Losing my capability to run was tragic, but it opened up doors I didn’t know existed. My creative mind took control. I acquired a few trophies for various events throughout my life. I kept only two. The first and last. While I am proud of landing my first-place trophy in a road race (my last race), I hold my very first trophy closer to my heart. When I was in the first grade, I won the first-place Young Georgia Authors Award. This trophy serves as a reminder of my beginning as a writer and illustrator. It expresses that every voice, especially the little ones carry weight.


“Triggers” 3.19.21

Triggers are events or reminders of past trauma which can send a person over the edge into mania or depression.

Triggers can be big ordeals, or small details that open up a part of the brain and reintroduce the trauma a person has experienced. My triggers began with apple juice.

My dad is an Episcopal priest. When I was in the eighth grade, I was told that we were moving away from the town I grew up in. I was feeling uprooted. When you are the daughter of a priest, you are not supposed to tell anyone if, when, or where you are relocating until the whole church is informed. I wasn’t even allowed to tell my best friend. Unfortunately, it took her a while to forgive me for keeping such a secret from her, but it was my duty.

Once reality set in and the move was impending, I got very sick and stayed at home from school for a week. I laid in my parents’ bed and didn’t eat or drink much other than apple juice. It was the beginning of my worst depression. To this day, I cannot drink apple juice without being reminded of that depression and once reminded, I start to sink.

Another of my triggers is oatmeal with butter and brown sugar. It reminds me of the days when I was literally starving, in a hospital that couldn’t take care of my needs. Trying to fatten me up, the women serving breakfast always gave me an extra bowl of oatmeal. I remember a man in line behind me ask, “Hey! Why does she get two bowls?” To which the woman replied, “Look at her!”

Now, when I eat oatmeal with butter and brown sugar I cannot help but think of that time. It reminds me of sick days spent in bed as an adult skipping work. I stayed away, depression enveloping me. I burrowed into my blankets and felt the guilty aches of anxiety deep within my core.
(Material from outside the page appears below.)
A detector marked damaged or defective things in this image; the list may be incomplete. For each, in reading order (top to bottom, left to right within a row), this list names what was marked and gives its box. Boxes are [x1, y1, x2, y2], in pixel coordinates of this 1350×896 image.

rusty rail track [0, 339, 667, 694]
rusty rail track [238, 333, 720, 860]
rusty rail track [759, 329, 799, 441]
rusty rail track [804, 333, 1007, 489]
Anxiety is the trigger that has the biggest effect on my life. I cannot work, because I cannot handle the stress. I have been unable to keep a steady job because of my disability. I cannot even handle a part-time job.
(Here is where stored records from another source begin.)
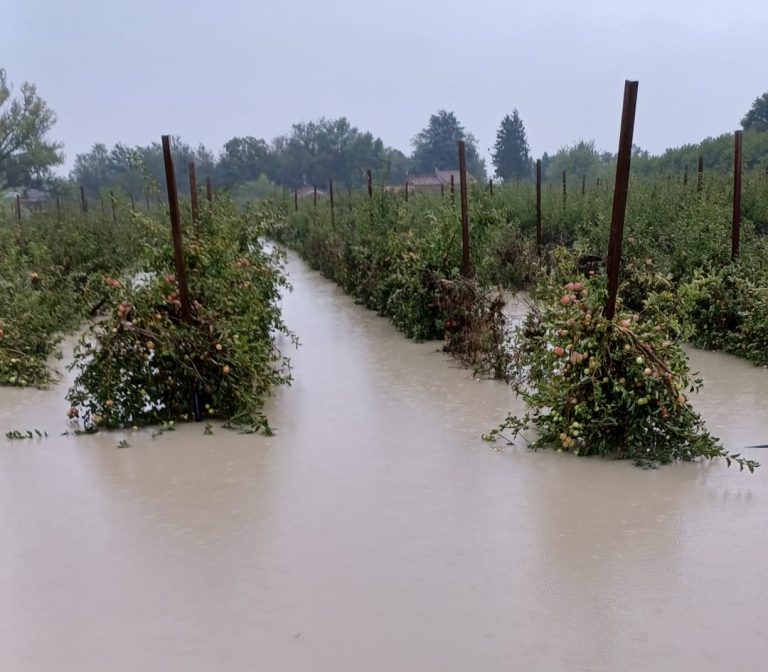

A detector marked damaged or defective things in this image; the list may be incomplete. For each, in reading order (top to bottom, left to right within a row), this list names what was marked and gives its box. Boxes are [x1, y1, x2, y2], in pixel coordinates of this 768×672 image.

rusty metal post [160, 134, 192, 322]
rusty metal post [604, 80, 640, 322]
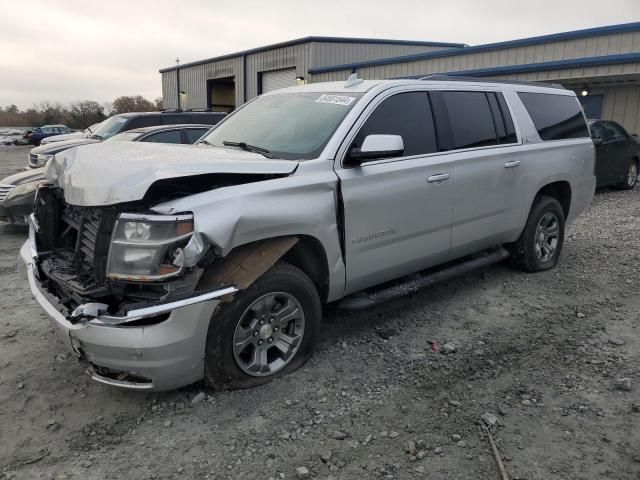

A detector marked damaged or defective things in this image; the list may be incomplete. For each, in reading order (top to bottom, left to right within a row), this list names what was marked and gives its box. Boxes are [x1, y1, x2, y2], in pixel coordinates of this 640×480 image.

crumpled hood [45, 141, 300, 204]
broken headlight [107, 213, 194, 282]
damaged bumper [22, 223, 239, 392]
As my illness progressed, I began to recognize running as one of my most heartbreaking triggers. It was always my favorite activity and my greatest escape. I have ruined my knees due to years on my feet. I no longer run, but it is not solely due to my injury. When I run, the occurrence of an ocular gyro crisis is highly likely. An ocular gyro crisis is involuntary rapid eye movement. I lose control of my eyes. It is an extremely rare side effect I inherited from one of the many medications I was prescribed in the past. Running also invites the voices into my head; one voice is encouraging and the other is reckless. Although I realize these consequences, my desire to run is high and my loss of running is emotionally painful.

Even if you don’t have a mental illness, everyone has triggers. Sit down and write a list of the things in your life that make you “tick.” Once you have named them, they will be easier to circumvent.